§ Work to do: Rewrite every one of the records below, swapping "girl" for "child" each time it appears and keeping everything else the same. Leave the pictures out.

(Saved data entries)

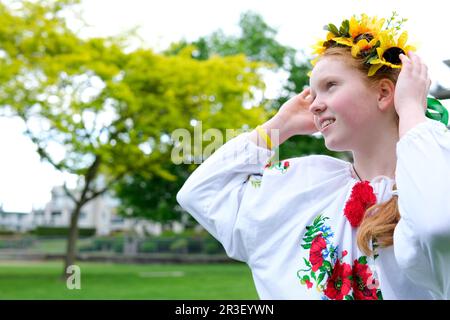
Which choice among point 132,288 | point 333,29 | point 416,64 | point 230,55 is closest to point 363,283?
point 416,64

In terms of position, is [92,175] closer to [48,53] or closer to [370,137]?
[48,53]

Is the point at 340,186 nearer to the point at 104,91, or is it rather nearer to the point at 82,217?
the point at 104,91

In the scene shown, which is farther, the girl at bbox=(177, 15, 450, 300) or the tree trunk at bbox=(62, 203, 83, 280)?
the tree trunk at bbox=(62, 203, 83, 280)

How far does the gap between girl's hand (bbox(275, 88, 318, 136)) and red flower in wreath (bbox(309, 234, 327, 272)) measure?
1.06 ft

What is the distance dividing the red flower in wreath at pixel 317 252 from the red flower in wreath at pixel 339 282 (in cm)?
4

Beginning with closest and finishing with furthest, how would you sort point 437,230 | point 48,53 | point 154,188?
point 437,230
point 48,53
point 154,188

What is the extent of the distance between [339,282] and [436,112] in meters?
0.48

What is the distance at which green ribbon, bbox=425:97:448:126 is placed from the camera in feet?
4.33

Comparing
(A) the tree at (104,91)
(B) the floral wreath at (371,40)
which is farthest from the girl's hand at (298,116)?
(A) the tree at (104,91)

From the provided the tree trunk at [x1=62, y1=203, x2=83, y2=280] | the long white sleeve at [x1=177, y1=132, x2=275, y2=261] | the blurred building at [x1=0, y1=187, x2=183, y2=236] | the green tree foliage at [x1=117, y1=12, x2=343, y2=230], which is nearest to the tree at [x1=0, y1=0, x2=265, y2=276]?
the tree trunk at [x1=62, y1=203, x2=83, y2=280]

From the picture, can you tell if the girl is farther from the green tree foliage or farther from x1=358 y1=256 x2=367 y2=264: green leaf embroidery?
the green tree foliage
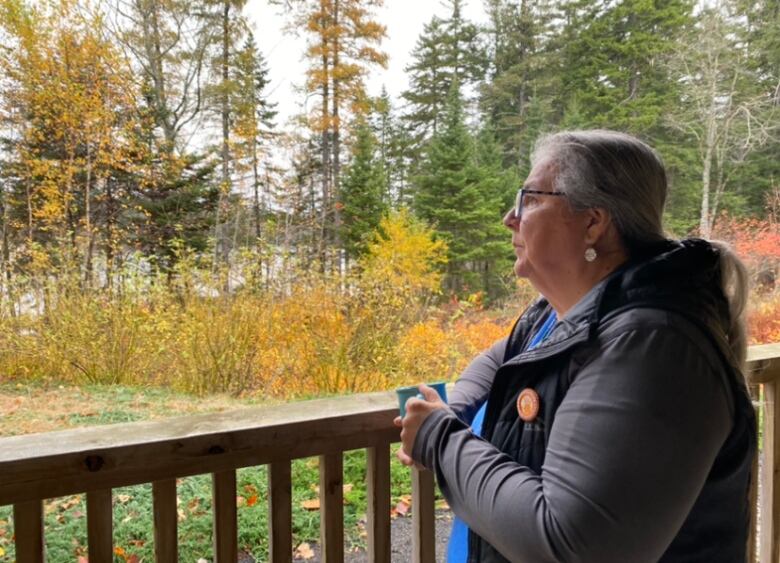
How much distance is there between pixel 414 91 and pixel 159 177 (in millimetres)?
1634

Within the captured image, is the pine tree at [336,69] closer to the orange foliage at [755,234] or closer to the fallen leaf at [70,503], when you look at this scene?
the fallen leaf at [70,503]

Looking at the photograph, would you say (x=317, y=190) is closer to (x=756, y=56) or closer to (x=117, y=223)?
(x=117, y=223)

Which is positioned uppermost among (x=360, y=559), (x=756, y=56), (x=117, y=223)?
(x=756, y=56)

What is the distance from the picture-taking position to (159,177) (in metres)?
2.78

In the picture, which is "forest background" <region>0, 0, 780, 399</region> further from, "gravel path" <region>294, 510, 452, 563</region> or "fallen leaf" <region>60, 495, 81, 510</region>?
"gravel path" <region>294, 510, 452, 563</region>

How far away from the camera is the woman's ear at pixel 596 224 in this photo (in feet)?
2.29

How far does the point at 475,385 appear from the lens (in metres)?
0.93

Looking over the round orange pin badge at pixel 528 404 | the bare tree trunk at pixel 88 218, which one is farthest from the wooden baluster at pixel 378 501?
the bare tree trunk at pixel 88 218

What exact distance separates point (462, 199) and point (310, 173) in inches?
39.9

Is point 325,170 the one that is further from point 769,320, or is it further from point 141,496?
point 769,320

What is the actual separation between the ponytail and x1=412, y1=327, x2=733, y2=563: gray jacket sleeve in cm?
15

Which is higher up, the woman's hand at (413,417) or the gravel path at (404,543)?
the woman's hand at (413,417)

§ Task solution:
Which choice among point 132,288 | point 333,29 | point 416,64 | point 230,55 is closest to point 363,283?
point 416,64

In terms of position, is [92,175] closer to [48,53] or closer to [370,137]?
[48,53]

Is the point at 340,186 nearer to the point at 104,91, or is it rather nearer to the point at 82,217?
the point at 104,91

In the scene shown, which is farther, the child at bbox=(177, 15, 450, 300) or the tree trunk at bbox=(62, 203, 83, 280)?
the tree trunk at bbox=(62, 203, 83, 280)

How far does the gap between child's hand (bbox(275, 88, 318, 136)) and red flower in wreath (bbox(309, 234, 327, 272)) measure?
1.06 ft

What is the distance dividing the red flower in wreath at pixel 317 252 from the red flower in wreath at pixel 339 282 (in cm)?
4

Beginning with closest and finishing with furthest, how would you sort point 437,230 | point 48,53 | point 154,188?
point 437,230
point 48,53
point 154,188

What is the extent of the distance between [339,282] and [436,112] in meters?
0.48

What is the distance at which green ribbon, bbox=425:97:448:126 is placed from the camera in feet?
4.33

Comparing
(A) the tree at (104,91)
(B) the floral wreath at (371,40)
which is farthest from the child's hand at (298,116)?
(A) the tree at (104,91)

From the provided the tree trunk at [x1=62, y1=203, x2=83, y2=280] | the long white sleeve at [x1=177, y1=132, x2=275, y2=261] | the blurred building at [x1=0, y1=187, x2=183, y2=236] | the green tree foliage at [x1=117, y1=12, x2=343, y2=230], which is nearest to the tree at [x1=0, y1=0, x2=265, y2=276]?
the tree trunk at [x1=62, y1=203, x2=83, y2=280]

From the picture, can you tell if the child is farther from the green tree foliage or farther from x1=358 y1=256 x2=367 y2=264: green leaf embroidery?
the green tree foliage
How much distance is there between pixel 414 91 and pixel 159 177 (in millimetres)?
1634

Within the captured image, is the pine tree at [336,69] closer to the orange foliage at [755,234] or closer to the fallen leaf at [70,503], when you look at this scene?
the fallen leaf at [70,503]

Looking at the photograph, would you say (x=317, y=190) is closer to (x=756, y=56) or closer to (x=117, y=223)?
(x=117, y=223)

Which is positioned uppermost among (x=360, y=559), (x=756, y=56), (x=117, y=223)?
(x=756, y=56)

What is the distance from the picture-taking position to (159,177) (in metres)?
2.78

In the picture, which is "forest background" <region>0, 0, 780, 399</region> further from, "gravel path" <region>294, 510, 452, 563</region> or "fallen leaf" <region>60, 495, 81, 510</region>?
"gravel path" <region>294, 510, 452, 563</region>

How far away from the camera is the woman's ear at pixel 596 224 in this photo (in feet)?
2.29

How far does the point at 475,385 appear from the lens (in metres)?
0.93

Looking over the round orange pin badge at pixel 528 404 | the bare tree trunk at pixel 88 218, which one is farthest from the wooden baluster at pixel 378 501?
the bare tree trunk at pixel 88 218

What exact distance separates point (462, 199) and point (310, 173) in inches?
39.9

Is point 325,170 the one that is further from point 769,320, or is it further from point 141,496?
point 769,320

What is the actual separation between the ponytail and x1=412, y1=327, x2=733, y2=563: gray jacket sleeve in cm?
15

Which is higher up, the woman's hand at (413,417) or the gravel path at (404,543)?
the woman's hand at (413,417)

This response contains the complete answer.